In response to last week’s blog entry about fats and carbs ("Carbs vs. Fat—Who’s to Blame?"), Burbot wrote: “And don’t forget the glycemic index! …The ADA doesn’t recognize the glycemic index as important … however, practically every other major source of information on diabetes (Joslin, the WHO) does.”
So what is the glycemic index (GI)?
The GI is a measure of how fast a particular food raises your blood glucose. It’s hard for people with diabetes or prediabetes to respond quickly to having a lot of glucose dumped into their systems, so it’s better to eat foods that release glucose slowly (have a “low glycemic index.”) A low-GI food will cause a smaller rise in blood glucose, while a high-GI food will trigger a dramatic spike.
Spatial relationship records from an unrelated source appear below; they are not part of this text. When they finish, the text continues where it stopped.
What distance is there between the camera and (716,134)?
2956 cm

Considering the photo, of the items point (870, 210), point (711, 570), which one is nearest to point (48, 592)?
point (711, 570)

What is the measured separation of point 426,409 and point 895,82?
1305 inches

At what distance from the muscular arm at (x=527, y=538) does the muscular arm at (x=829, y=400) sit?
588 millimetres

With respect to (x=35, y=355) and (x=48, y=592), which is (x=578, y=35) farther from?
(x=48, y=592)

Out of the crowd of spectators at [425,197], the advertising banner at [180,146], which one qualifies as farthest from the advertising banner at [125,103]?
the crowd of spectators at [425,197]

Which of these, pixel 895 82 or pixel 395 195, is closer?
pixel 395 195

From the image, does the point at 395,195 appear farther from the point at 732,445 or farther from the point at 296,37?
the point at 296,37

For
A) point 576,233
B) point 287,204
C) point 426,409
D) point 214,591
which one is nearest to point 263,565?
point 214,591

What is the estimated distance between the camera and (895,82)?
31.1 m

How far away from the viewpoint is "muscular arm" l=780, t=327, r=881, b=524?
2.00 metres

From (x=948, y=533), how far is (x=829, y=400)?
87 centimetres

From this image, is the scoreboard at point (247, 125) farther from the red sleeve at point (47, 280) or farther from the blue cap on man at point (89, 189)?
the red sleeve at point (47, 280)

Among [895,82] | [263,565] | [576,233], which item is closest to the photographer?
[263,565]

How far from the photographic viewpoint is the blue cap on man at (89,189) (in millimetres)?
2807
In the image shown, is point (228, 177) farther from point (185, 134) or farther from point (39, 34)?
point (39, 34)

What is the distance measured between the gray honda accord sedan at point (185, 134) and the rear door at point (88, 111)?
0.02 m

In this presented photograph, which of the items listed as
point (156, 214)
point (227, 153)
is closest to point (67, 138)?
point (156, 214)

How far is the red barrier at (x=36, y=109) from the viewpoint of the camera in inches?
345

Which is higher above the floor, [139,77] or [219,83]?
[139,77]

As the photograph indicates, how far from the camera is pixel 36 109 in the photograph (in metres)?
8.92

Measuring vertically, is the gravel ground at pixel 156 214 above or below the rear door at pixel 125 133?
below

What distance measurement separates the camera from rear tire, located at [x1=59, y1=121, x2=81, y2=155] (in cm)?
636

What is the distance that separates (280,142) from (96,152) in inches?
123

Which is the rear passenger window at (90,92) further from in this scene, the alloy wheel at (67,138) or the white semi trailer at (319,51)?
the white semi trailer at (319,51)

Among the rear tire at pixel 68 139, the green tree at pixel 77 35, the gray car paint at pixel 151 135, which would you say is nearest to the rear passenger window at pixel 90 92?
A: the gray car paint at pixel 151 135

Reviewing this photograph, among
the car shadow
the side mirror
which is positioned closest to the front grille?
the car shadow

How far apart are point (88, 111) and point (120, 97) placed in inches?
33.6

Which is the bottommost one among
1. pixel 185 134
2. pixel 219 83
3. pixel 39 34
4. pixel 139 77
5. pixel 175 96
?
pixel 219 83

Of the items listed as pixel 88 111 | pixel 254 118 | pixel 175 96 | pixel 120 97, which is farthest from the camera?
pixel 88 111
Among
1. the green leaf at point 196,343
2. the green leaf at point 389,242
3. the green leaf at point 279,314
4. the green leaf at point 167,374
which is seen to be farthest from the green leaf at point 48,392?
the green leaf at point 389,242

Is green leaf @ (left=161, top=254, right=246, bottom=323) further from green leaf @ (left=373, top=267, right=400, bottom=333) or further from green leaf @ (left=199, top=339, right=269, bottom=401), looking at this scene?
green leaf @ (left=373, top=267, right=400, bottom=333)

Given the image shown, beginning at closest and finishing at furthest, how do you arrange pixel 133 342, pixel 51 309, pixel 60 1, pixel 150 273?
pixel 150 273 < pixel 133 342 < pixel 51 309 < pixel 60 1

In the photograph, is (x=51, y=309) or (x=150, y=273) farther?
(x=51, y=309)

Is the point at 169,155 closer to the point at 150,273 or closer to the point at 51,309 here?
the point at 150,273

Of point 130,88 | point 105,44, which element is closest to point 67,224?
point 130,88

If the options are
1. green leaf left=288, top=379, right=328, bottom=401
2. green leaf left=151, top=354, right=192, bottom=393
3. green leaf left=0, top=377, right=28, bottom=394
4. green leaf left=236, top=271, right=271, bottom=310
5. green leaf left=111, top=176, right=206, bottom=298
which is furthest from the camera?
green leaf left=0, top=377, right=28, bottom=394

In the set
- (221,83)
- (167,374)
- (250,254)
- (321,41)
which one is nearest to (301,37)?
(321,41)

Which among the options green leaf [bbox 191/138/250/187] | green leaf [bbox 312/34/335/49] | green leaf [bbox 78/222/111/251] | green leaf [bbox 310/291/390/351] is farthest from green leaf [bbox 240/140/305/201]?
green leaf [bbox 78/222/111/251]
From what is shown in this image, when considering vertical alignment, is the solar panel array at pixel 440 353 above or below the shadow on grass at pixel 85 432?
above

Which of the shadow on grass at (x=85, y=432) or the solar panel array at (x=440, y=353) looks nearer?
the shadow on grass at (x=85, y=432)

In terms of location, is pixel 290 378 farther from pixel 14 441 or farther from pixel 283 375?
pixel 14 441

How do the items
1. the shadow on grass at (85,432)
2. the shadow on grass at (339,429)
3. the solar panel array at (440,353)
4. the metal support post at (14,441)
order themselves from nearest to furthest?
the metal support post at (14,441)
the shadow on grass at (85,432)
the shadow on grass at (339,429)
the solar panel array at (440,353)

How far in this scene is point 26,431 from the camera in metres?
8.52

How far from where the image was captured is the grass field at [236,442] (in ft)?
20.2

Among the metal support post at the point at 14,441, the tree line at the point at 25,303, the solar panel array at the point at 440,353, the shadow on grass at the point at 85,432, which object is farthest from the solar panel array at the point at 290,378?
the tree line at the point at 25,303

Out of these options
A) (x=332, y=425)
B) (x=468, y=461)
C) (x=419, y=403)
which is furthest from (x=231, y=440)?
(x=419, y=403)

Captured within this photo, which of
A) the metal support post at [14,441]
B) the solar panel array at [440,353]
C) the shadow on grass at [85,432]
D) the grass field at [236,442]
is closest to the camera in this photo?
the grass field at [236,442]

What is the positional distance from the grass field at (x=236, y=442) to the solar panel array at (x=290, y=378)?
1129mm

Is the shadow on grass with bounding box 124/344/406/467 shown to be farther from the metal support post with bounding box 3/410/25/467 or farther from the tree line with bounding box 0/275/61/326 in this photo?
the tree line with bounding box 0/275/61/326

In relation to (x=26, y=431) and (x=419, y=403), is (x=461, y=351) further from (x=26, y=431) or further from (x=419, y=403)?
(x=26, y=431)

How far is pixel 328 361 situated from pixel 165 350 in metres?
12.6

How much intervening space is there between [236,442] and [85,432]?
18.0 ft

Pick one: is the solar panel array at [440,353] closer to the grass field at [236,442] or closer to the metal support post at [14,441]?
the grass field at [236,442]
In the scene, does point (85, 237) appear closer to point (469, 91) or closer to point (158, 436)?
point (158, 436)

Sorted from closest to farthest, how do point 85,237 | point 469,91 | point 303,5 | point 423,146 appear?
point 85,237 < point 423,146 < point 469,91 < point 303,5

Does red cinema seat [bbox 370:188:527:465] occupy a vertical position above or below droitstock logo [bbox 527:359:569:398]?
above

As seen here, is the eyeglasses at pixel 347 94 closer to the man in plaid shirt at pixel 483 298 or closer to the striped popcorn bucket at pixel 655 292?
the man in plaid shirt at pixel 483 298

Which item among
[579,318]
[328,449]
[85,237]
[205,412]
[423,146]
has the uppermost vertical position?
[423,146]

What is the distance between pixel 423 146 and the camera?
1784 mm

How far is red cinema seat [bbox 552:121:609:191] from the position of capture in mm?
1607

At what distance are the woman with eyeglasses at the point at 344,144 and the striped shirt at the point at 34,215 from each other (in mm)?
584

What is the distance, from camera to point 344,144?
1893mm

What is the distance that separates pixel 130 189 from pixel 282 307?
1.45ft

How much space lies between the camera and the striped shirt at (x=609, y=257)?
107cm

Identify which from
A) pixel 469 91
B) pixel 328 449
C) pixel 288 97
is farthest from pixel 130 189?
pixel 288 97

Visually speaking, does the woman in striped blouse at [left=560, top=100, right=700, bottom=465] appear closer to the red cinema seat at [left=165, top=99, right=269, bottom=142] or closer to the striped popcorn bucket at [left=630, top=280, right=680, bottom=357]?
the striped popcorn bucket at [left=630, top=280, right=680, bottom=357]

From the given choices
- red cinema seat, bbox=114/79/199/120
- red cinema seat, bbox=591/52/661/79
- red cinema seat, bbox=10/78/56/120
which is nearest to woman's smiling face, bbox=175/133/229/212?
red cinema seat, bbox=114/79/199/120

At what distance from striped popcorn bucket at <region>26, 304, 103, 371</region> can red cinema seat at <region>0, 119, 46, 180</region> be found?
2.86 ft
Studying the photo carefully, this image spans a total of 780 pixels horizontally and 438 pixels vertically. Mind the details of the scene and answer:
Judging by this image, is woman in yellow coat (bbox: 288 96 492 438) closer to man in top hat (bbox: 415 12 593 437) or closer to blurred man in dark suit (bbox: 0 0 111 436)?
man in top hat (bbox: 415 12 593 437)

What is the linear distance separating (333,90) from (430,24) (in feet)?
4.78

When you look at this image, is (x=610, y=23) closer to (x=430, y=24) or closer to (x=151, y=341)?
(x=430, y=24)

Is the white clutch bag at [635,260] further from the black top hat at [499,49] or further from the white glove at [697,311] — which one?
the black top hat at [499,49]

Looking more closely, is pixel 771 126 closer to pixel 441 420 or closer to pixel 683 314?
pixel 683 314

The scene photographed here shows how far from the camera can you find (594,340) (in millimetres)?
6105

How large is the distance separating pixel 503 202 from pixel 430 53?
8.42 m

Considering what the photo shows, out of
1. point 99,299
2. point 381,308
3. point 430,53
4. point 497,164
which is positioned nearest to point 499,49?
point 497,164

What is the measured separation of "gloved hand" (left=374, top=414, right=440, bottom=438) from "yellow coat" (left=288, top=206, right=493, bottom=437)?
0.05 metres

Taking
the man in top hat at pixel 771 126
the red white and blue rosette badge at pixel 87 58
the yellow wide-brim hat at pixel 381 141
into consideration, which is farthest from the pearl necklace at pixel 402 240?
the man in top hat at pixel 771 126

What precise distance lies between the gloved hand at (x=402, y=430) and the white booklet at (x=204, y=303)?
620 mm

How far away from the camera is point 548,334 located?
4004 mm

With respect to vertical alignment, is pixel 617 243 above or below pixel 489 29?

A list of carbohydrates with their glycemic values can be found here. A GI of 70 or more is high; a GI of 56 to 69 inclusive is medium; and a GI of 55 or less is low. You may notice some surprises on this list. It’s often not the sweetest foods that have the highest GI. It’s the foods made with refined, or “white” flours—things like white bread, pancakes, or donuts. That’s because the type of starch present in these foods is easy to digest. They may not taste sweet, but they break down quickly into glucose in your digestive system. In preparing my book Diabetes: Sugar-coated Crisis, I interviewed many people who told me, “I don’t have a problem with sweets. But I can’t keep my hands off that bread.” I came to think of this food preference as a major risk factor for Type 2 diabetes.
But GI is not the whole story. A newer and more informative number is the “glycemic load,” or GL. David Mendosa of the diabetes site www.mendosa.com says, “A GI value tells you how rapidly a particular carbohydrate turns into sugar. It doesn’t tell you how much of that carbohydrate is in a serving of a particular food. You need to know both things to understand a food’s effect on blood sugar. That is where GL comes in. GL equals GI x the amount of carbohydrate in a particular food. The carbohydrate in watermelon, for example, has a high GI. But there isn’t a lot of it, so watermelon’s glycemic load is relatively low.” A GL of 20 or more is high; a GL of 11 to 19 inclusive is medium; and a GL of 10 or less is low.
High-GI foods tend to be unhealthy, especially if you have diabetes or prediabetes. They force the body to pump out a lot of insulin quickly to handle the glucose spike. Then blood sugar drops again. If you don’t make enough insulin or have too much insulin resistance, you will not be able to process all the glucose, and your blood glucose level will stay up. Or it may bounce up and down as the liver and pancreas try to find the right balance.
But GL is just as significant, because a high-GL food will keep blood glucose up for a long time—especially if you eat a lot of it, because quantity is just as important or more important than quality of carbohydrate. The Linus Pauling Institute at Oregon State University says, “After a high-glycemic load meal, blood glucose levels rise more rapidly and insulin demand is greater than after a low-glycemic load meal. High blood glucose levels and excessive insulin secretion are thought to contribute to the loss of the insulin-secreting function of the pancreatic beta-cells that leads to diabetes. You can read more of what the Insititute has to say about GI and GL here.
What about proteins, fats, and fiber? All of these nutrients slow down the rate at which glucose gets into the blood. In general, this is a good thing, because your body can handle gradual changes better than sudden ones.
In diabetes, a low-GI, low-GL diet is best for most people. But as Joan commented on the same blog entry: “There is no one best method that fits every person with diabetes!” The best way to find out what works for you is by checking your blood glucose and noticing how you feel after a eating particular food, to see how it affects you personally.